The preferred way of doing it is that we can — instead of filing the 1041 with the grantor statement – is that we can file a 1040, but to do that we ship the, or we tell the payor or we tell the partnership, in the case of entity that is issuing a K-1, that this is the social security number of the grantor. This is the grantor’s name, and then this is the address of the trust. All that information causes the 1099 or the K-1 to go out directly in the name of the grantor. So, we avoid all of that otherwise reporting that we have to do. And there are a couple of additional requirements but if the grantor is serving as the trustee, we do not have any additional requirements, or if the grantor is serving as a co-trustee, we do not have any additional requirements. In that situation, if they are not a trustee, they are not a co-trustee, we have to provide them with sufficient information that says, you have to report this on your income tax return. These are what these items represent, and so, it is a good bit of work. So, I come away from this saying, I am not sure that the 1041 method was the worst method. One of these other methods, unless the grantor is also the trustee, might be, when is reporting it directly with all the additional paperwork that the trustee has to provide to the grantor makes it more work, and it is going to be reviewed by the accountant.

Now, let us see where these things change a little bit. Okay. If you switch from the 1041 method — that is where you file the 1041 and then we give the grantor a statement saying you are responsible for the income tax — we switch to the other method, the 1040. In that particular situation, we have to file a final 1041, tell the IRS this is a final 1041 we are doing for this trust, and then begin reporting everything on the alternative method. And the preferred one is the 1040 method. What else happens that is weird? Well, it may go the other way. It may be that we have been reporting on the 1040 method and now we are switching over to the 1041 method. Why would that ever happen? Because the grantor died. When the grantor died, at that point you cannot use the grantor’s social security number. So, you have to go apply for a new tax ID number, and you start filing a 1041 as an ordinary trust.

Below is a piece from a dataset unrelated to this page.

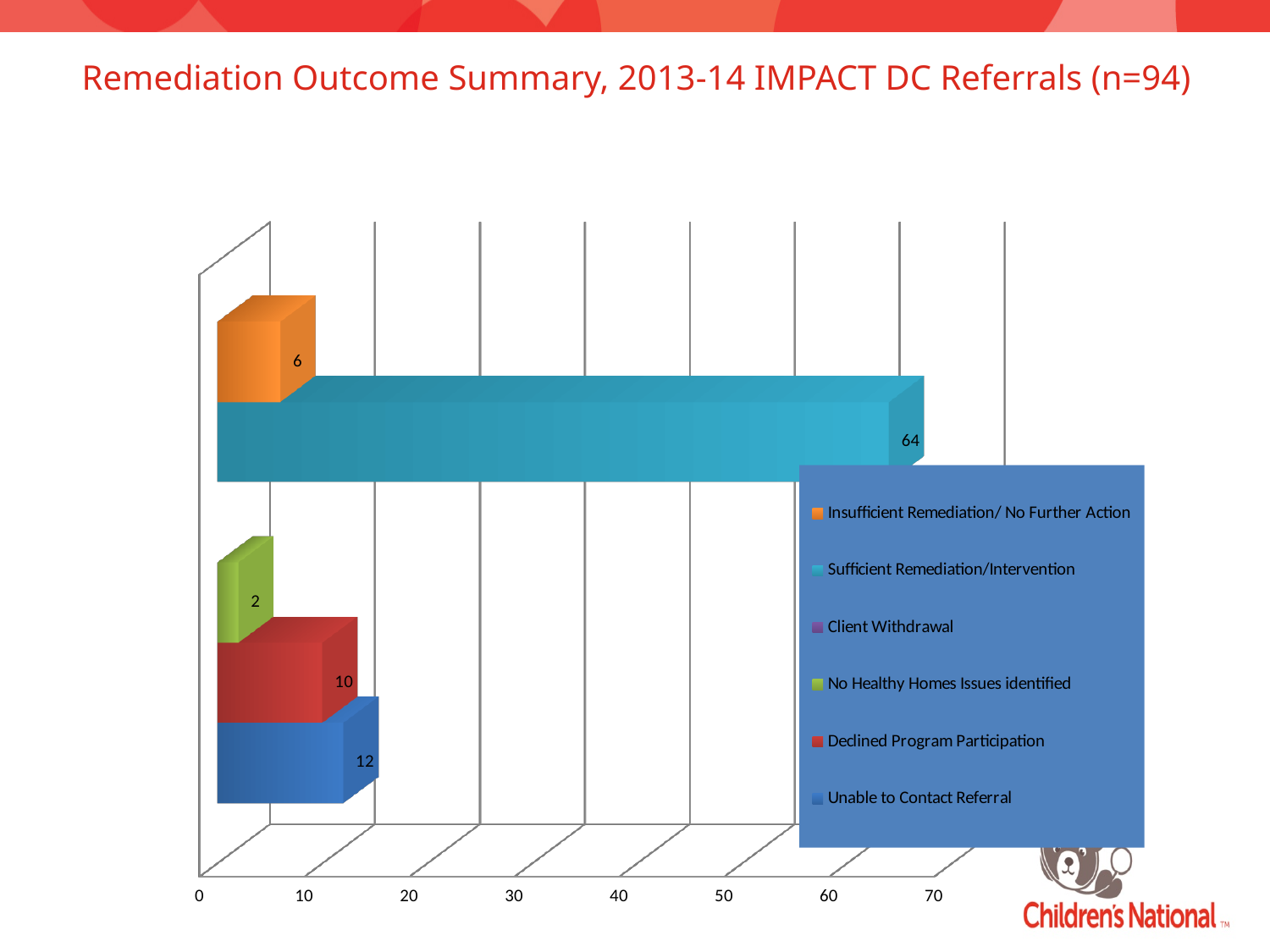
Which outcome category has the highest value? Sufficient Remediation/Intervention What is the difference between Unable to Contact Referral and Declined Program Participation? 2 What is the value for Insufficient Remediation/ No Further Action? 6 Which is larger, Declined Program Participation or Insufficient Remediation/ No Further Action? Declined Program Participation What is the value for Unable to Contact Referral? 12 What is the value for Declined Program Participation? 10 What is the difference between Sufficient Remediation/Intervention and Unable to Contact Referral? 52 What is the value for Sufficient Remediation/Intervention? 64 How many series does the legend list? 6 What is the value for No Healthy Homes Issues identified? 2 What kind of chart is shown on the slide? Bar chart Is the value for Sufficient Remediation/Intervention greater or less than 60? greater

There could be situations as well — and we won’t get into this — you could have a trust go back and forth between grantor and non-grantor as two different items that are being reported on the trust income tax return. If you get in that deep, you probably need additional help in reporting these things.

So, in summary, there are three methods. The 1041 method, which almost everyone uses. There is the 1040 method, which my clients use if they are serving as the trustee, and then there is the 1099 method that no one but a lunatic would ever use. Thank you, Stacy.

Thank you, Greg for educating us on grantor-type trust tax returns, reporting requirements and options.